Turning on my tiny flashlight I saw a small sketch of an eagle. It was beautiful and I turned it over to see if there was any explanation. On the back I saw the precise handwriting of the sergeant—the handwriting of my father.
On the back of this paper you have probably noticed the eagle I have drawn. I know this symbol is nothing new to you, but I want you to see it for everything it represents. I want you to remember that you are this eagle. You are the peacekeeper and the protector. Every day you fight and serve, but every sacrifice you give is something few can do and even fewer can do it with the strength and ability you do. I have neglected to say this to you, but it is something I have known for a long time: You were born to serve and born to protect. I hope you understand that all I have done and the orders I have given you were for your well being. I know the heart you have, and I hope you can find the pride and strength in knowing that every day you are protecting your family. But even more, you are protecting thousands of families across the world. I am proud of you son, and I love you. I may not have always been the best father, but I have done what I could, and I know I must have done something right. Stay safe and stay strong.

I saw my father as though he stood before me. He saluted me before disappearing into my subconscious.
I understood.
It was my duty to my country, as the sergeant would say, but it was more than that. It was a duty to my family and a duty to myself. I finally understood my father’s reasoning as I lay in the darkness among my brothers. My father had been the protector. He was the guardian, the figure of strength, protecting not only his family but also the thousands of families across the globe. Now it was my turn. I was the guardian now. I was protecting my country. I was protecting my family. I could have chosen to serve in some other way, but I now knew that no other way would be as fit for me. I had found my place among the guardians of good.
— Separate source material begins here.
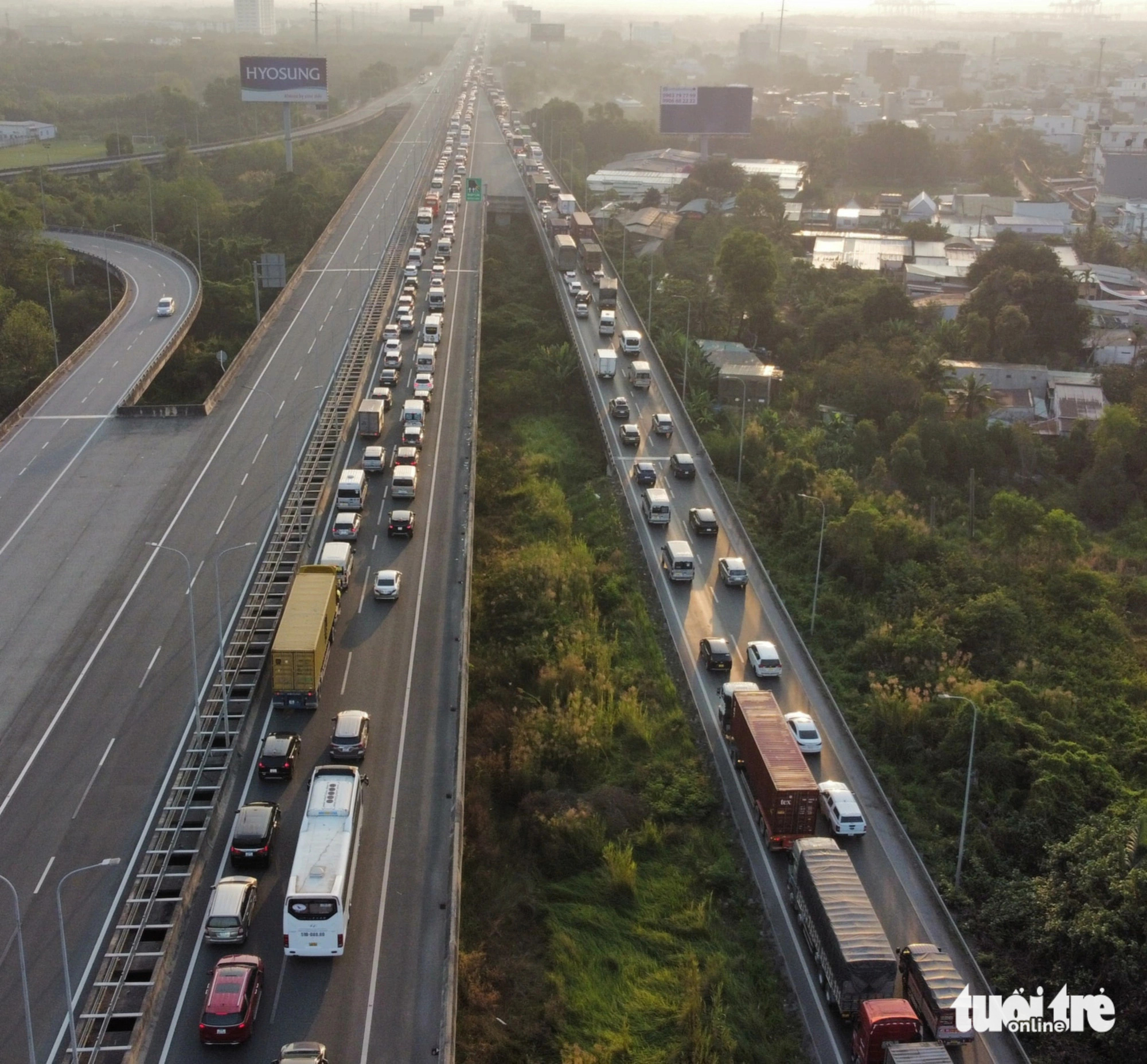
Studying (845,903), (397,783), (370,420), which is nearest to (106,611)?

Together my brothers and I could be the protectors, something we couldn’t be alone.
I was protecting Mindy.
I no longer had to fear for her safety. I could see now. She was already protected. She was protected from afar and she was protected by me. I could not see her now but I would in one way or another. And I would return to her with the knowledge that I had protected her in the best way I could.
It may not always have been clear but the duty my father so often spoke of was one simple thing, it was my destiny. I had the power to refuse. but in doing so I would deny who I was. This duty was my destiny, and I finally saw that this was a destiny I was proud to fulfill.